Work to do: Retype the following lines without changing a single character.

(Records from a collection)
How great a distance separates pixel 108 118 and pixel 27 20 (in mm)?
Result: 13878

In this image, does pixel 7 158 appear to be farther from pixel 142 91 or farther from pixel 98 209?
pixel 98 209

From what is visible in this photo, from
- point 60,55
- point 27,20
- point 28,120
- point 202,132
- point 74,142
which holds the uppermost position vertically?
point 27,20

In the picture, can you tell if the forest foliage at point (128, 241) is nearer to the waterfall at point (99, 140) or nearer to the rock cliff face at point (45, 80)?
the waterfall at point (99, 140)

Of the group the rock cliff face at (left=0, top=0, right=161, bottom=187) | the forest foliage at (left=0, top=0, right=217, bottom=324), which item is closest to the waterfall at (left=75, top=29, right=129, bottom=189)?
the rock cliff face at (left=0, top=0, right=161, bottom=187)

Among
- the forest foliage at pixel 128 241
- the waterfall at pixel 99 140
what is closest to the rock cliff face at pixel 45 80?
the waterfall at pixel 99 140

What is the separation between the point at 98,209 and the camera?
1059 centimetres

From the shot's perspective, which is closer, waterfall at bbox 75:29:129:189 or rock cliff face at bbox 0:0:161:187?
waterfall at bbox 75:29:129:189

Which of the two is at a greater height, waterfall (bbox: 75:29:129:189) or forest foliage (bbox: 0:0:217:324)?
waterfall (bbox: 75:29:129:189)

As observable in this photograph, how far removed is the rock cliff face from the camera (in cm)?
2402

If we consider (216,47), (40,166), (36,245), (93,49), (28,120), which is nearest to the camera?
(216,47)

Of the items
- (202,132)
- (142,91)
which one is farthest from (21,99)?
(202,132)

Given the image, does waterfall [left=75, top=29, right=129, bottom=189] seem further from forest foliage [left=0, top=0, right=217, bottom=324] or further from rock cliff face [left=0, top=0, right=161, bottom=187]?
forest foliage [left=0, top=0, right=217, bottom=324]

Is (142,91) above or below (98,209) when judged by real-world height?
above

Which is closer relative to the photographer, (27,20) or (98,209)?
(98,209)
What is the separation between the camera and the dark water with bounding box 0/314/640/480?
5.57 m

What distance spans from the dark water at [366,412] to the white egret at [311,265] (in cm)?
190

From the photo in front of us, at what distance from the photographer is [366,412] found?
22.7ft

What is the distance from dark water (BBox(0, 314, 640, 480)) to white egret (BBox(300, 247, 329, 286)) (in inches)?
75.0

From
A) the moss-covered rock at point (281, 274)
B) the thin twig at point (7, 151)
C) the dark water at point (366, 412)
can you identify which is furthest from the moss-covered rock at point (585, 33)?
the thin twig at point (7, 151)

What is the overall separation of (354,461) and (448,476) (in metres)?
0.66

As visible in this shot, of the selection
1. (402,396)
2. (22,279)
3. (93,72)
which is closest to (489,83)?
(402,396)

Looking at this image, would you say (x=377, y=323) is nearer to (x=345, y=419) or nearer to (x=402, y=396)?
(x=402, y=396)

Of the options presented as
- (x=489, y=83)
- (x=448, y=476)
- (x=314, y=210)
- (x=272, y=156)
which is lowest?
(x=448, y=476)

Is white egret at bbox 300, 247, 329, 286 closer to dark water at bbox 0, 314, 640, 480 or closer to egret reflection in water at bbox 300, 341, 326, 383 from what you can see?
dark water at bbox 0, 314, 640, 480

Output below:
How great a distance separates pixel 108 118 and pixel 27 20 (in mm)?
Result: 13878

In this image, does pixel 7 158 appear to be farther from pixel 142 91 or farther from pixel 98 209?
pixel 98 209

From what is visible in this photo, from
- point 60,55
- point 27,20
- point 28,120
- point 202,132
- point 74,142
which holds the uppermost position vertically?
point 27,20

In the picture, can you tell if the forest foliage at point (128, 241) is nearer to the waterfall at point (99, 140) or nearer to the rock cliff face at point (45, 80)?
the waterfall at point (99, 140)

Of the group the rock cliff face at (left=0, top=0, right=161, bottom=187) | the forest foliage at (left=0, top=0, right=217, bottom=324), which item is closest to the waterfall at (left=75, top=29, right=129, bottom=189)?
the rock cliff face at (left=0, top=0, right=161, bottom=187)

Among
- the forest foliage at pixel 128 241
- the waterfall at pixel 99 140
what is closest to the rock cliff face at pixel 45 80?
the waterfall at pixel 99 140

What is the separation between the point at 98,209 and the camera?
1059 centimetres

From the shot's perspective, which is closer, waterfall at bbox 75:29:129:189 or rock cliff face at bbox 0:0:161:187?
waterfall at bbox 75:29:129:189

Which of the two is at a greater height, waterfall (bbox: 75:29:129:189) or forest foliage (bbox: 0:0:217:324)?
waterfall (bbox: 75:29:129:189)

As observable in this photograph, how far removed is the rock cliff face from the camera (in cm)?
2402

If we consider (216,47), (40,166), (36,245), (93,49), (28,120), which is nearest to the camera?
(216,47)

Of the items
- (202,132)
- (142,91)
which one is farthest from (21,99)?
(202,132)

Given the image, does waterfall [left=75, top=29, right=129, bottom=189] seem further from forest foliage [left=0, top=0, right=217, bottom=324] or further from rock cliff face [left=0, top=0, right=161, bottom=187]?
forest foliage [left=0, top=0, right=217, bottom=324]

Is (142,91) above or below (98,209) when judged by real-world height?
above

Which is closer relative to the photographer, (27,20) or (98,209)?
(98,209)
What is the separation between the camera and the dark water with bounding box 0/314/640/480?
5.57 m

What distance spans from the dark water at [366,412] to the white egret at [311,265] (in cm)?
190

From the photo in front of us, at what distance from the photographer is [366,412] found?
22.7ft

What is the distance from dark water (BBox(0, 314, 640, 480)) to white egret (BBox(300, 247, 329, 286)) (in inches)?
75.0

From
A) the moss-covered rock at point (281, 274)
B) the thin twig at point (7, 151)
C) the dark water at point (366, 412)
can you identify which is furthest from the moss-covered rock at point (585, 33)?
the thin twig at point (7, 151)

What is the overall separation of (354,461) and (448,476) (in metres)?
0.66

As visible in this shot, of the selection
1. (402,396)
2. (22,279)
3. (93,72)
which is closest to (489,83)?
(402,396)

Looking at this image, would you say (x=377, y=323) is nearer to (x=345, y=419) or nearer to (x=402, y=396)?
(x=402, y=396)

Of the options presented as
- (x=489, y=83)
- (x=448, y=476)
- (x=314, y=210)
- (x=272, y=156)
which is lowest?
(x=448, y=476)

Is white egret at bbox 300, 247, 329, 286 closer to dark water at bbox 0, 314, 640, 480 or closer to egret reflection in water at bbox 300, 341, 326, 383 from what you can see?
dark water at bbox 0, 314, 640, 480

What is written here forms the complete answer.